If you discount them all by 4% then an investor could buy Bond XYZ at $102.78
If you use the spot rates the price is $105.76
An investor could make risk free profits by buying the $102.78 bonds, selling the $105.76. They keep the $2.98
I see. Thank you
I am struggling to calculate the no arbitrage price of the bond at $105.76 using those spot rates. Maybe I am looking at your example wrong but I am reading it as the 1 Year spot rate= 2%, 2 year= 3%, and 3 year=4%.
Using those spot rates to find the non arbitrage price of a bond, wouldn’t you use the formula:
5/(1.02) + 5/(1.03)^2 + 105/(1.04)^3 = $102.96
What formulas are you using to find $105.76?
Thanks for the help
Oh no.
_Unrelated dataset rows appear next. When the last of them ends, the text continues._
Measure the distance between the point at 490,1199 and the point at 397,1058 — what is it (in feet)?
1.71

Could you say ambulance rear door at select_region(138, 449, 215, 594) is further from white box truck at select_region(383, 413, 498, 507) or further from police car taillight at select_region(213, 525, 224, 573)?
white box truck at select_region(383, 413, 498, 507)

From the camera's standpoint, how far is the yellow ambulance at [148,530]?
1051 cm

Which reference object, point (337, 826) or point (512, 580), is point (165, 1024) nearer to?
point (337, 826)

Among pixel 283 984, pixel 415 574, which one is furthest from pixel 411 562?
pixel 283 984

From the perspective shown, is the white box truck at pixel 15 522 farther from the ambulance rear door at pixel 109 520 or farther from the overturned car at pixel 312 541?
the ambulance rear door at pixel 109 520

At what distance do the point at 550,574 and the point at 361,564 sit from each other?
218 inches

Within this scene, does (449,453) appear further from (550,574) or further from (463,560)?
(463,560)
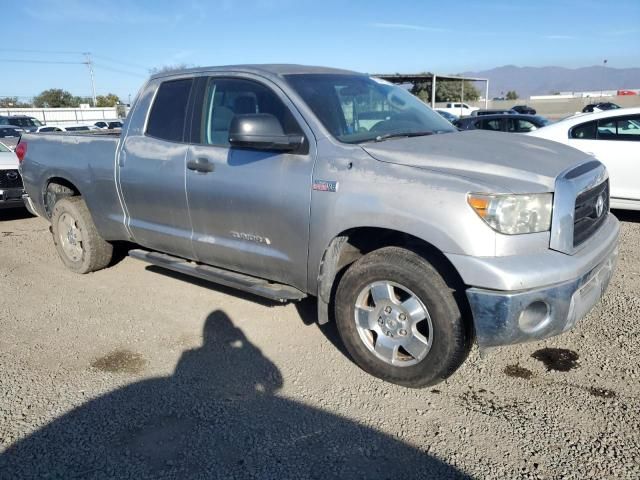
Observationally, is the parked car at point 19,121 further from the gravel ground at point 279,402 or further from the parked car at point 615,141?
the gravel ground at point 279,402

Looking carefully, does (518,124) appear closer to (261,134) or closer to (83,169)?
(83,169)

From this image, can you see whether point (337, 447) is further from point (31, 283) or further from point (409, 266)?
point (31, 283)

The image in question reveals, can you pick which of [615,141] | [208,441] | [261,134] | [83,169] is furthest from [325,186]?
[615,141]

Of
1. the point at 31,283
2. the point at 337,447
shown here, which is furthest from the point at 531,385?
the point at 31,283

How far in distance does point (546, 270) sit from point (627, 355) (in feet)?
4.32

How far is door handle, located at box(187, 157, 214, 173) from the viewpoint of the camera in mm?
3965

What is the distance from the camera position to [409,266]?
312 cm

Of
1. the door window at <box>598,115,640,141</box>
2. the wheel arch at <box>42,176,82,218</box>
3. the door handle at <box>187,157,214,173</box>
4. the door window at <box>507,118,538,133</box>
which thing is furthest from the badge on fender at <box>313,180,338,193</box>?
the door window at <box>507,118,538,133</box>

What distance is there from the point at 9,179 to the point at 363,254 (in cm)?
715

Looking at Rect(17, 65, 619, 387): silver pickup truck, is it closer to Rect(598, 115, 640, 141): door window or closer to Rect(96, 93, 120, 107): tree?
Rect(598, 115, 640, 141): door window

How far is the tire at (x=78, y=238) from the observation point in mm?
5422

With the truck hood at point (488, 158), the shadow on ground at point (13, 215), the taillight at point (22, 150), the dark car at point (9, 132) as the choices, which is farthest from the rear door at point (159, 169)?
the dark car at point (9, 132)

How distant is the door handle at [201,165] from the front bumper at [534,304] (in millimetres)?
2125

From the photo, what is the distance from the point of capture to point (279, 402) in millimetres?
3203
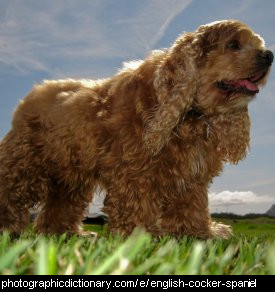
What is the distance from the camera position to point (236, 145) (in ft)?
18.9

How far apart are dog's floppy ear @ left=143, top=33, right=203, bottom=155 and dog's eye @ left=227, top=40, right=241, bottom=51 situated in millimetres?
315

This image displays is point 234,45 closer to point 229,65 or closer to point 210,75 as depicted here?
point 229,65

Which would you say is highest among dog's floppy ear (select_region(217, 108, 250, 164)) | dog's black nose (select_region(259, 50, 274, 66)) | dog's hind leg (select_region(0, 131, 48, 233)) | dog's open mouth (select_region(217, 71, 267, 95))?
dog's black nose (select_region(259, 50, 274, 66))

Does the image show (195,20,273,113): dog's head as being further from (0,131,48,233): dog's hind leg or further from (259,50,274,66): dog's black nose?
(0,131,48,233): dog's hind leg

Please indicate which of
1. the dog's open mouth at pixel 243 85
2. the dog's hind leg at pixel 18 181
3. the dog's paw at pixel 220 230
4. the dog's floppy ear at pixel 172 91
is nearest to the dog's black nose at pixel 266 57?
the dog's open mouth at pixel 243 85

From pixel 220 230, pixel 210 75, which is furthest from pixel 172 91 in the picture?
pixel 220 230

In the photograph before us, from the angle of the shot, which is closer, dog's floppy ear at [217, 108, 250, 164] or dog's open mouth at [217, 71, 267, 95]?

You’re right! I was treating the 3% and 4% as forward rates. Ex. f(1,1) and f(2,1). That’s my fault.
Zroubal, you’re right. The cash flows are
5/(1.02) + 5/1.03^2 + 105/1.04^3
For PV of 102.96.
The YTM equivalent to the 2/3/4 spot rates is 3.935%.
At any other YTM underlying the bond such as the 4% of MGreg99 there is a mispricing as the spot rates per nganh96 are indeed the no-arb rates.